A Abordagem Policial
Segundo vídeos registrados pelo próprio morador e que circulam nas redes sociais, agentes da PF subiram até o imóvel para orientar a retirada do material. Nas gravações, um dos policiais argumenta que a permanência da faixa poderia "complicar a situação" caso superiores chegassem ao local com maior rigor, mesmo admitindo que o texto não citava o nome do presidente.
Manifestação de Opinião
O cidadão questionou a legalidade da abordagem, defendendo tratar-se de uma livre manifestação de opinião garantida pela Constituição. A faixa continha apenas a palavra "ladrão", sem referências diretas a autoridades. Após o diálogo com os agentes, o morador relatou ter se sentido compelido a remover o cartaz para evitar desdobramentos judiciais ou físicos.
Repercussão Jurídica
O caso provocou forte reação de juristas e parlamentares, que discutem se a ação configurou uma forma de censura prévia ou se estaria amparada em protocolos de segurança para visitas presidenciais. Até o fechamento desta edição, a Polícia Federal não havia emitido uma nota oficial detalhando os fundamentos da abordagem.
OPINIÃO DO EDITOR
"O episódio em Presidente Prudente coloca em xeque os limites entre a segurança de Estado e o direito fundamental à livre manifestação.
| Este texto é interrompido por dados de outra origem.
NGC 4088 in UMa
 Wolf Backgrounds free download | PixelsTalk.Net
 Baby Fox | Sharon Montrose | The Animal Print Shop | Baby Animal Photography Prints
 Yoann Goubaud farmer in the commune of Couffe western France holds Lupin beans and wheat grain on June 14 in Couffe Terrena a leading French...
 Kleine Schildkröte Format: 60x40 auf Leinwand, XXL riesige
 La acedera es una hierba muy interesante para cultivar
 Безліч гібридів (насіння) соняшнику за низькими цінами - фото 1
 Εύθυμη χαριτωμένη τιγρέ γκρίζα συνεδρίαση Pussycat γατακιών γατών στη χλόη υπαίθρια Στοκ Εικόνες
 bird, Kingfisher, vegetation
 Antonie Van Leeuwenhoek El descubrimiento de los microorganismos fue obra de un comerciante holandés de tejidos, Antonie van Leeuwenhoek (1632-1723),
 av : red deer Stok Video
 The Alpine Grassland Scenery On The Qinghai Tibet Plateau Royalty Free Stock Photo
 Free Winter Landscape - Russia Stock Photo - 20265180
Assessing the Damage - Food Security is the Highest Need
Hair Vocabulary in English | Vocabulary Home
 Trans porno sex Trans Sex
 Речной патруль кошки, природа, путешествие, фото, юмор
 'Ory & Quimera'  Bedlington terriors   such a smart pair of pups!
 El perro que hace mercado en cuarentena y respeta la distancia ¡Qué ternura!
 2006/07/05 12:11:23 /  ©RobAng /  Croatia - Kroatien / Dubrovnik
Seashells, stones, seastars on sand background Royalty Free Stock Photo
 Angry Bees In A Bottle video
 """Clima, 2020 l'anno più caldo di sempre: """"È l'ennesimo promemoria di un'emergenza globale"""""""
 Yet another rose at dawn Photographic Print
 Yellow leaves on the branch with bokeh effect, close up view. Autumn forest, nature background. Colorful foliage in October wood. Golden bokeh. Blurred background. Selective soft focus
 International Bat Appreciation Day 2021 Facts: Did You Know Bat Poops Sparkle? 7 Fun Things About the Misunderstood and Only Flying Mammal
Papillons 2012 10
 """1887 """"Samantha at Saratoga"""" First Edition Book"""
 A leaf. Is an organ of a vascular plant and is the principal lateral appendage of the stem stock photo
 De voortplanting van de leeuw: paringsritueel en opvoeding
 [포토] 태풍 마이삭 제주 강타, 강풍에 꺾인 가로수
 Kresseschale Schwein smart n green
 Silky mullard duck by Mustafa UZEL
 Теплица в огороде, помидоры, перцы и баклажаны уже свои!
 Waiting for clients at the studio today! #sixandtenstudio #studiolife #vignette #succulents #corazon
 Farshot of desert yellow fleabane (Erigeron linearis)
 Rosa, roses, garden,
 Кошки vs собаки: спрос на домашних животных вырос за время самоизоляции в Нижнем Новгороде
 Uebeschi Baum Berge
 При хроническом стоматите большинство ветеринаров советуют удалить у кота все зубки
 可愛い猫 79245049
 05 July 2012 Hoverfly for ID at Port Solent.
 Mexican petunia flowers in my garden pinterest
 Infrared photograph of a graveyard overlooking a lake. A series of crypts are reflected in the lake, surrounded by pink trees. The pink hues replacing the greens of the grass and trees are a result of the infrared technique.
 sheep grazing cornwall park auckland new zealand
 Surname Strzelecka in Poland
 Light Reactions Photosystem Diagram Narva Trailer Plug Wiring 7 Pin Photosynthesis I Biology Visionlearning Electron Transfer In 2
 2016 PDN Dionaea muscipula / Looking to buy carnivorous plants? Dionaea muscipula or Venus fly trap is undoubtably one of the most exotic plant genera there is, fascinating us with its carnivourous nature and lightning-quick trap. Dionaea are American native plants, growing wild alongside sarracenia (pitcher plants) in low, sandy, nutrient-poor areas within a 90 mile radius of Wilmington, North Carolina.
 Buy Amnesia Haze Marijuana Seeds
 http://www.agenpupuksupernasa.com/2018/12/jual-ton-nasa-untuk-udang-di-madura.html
Quando o cidadão é orientado a retirar um cartaz de sua propriedade privada, sem que haja ofensa direta ou crime tipificado, abre-se um precedente perigoso. O papel das forças de segurança é garantir a ordem, mas o respeito à liberdade de pensamento deve ser o pilar de qualquer democracia. Acompanharemos os desdobramentos para entender se houve, de fato, excesso na conduta dos agentes."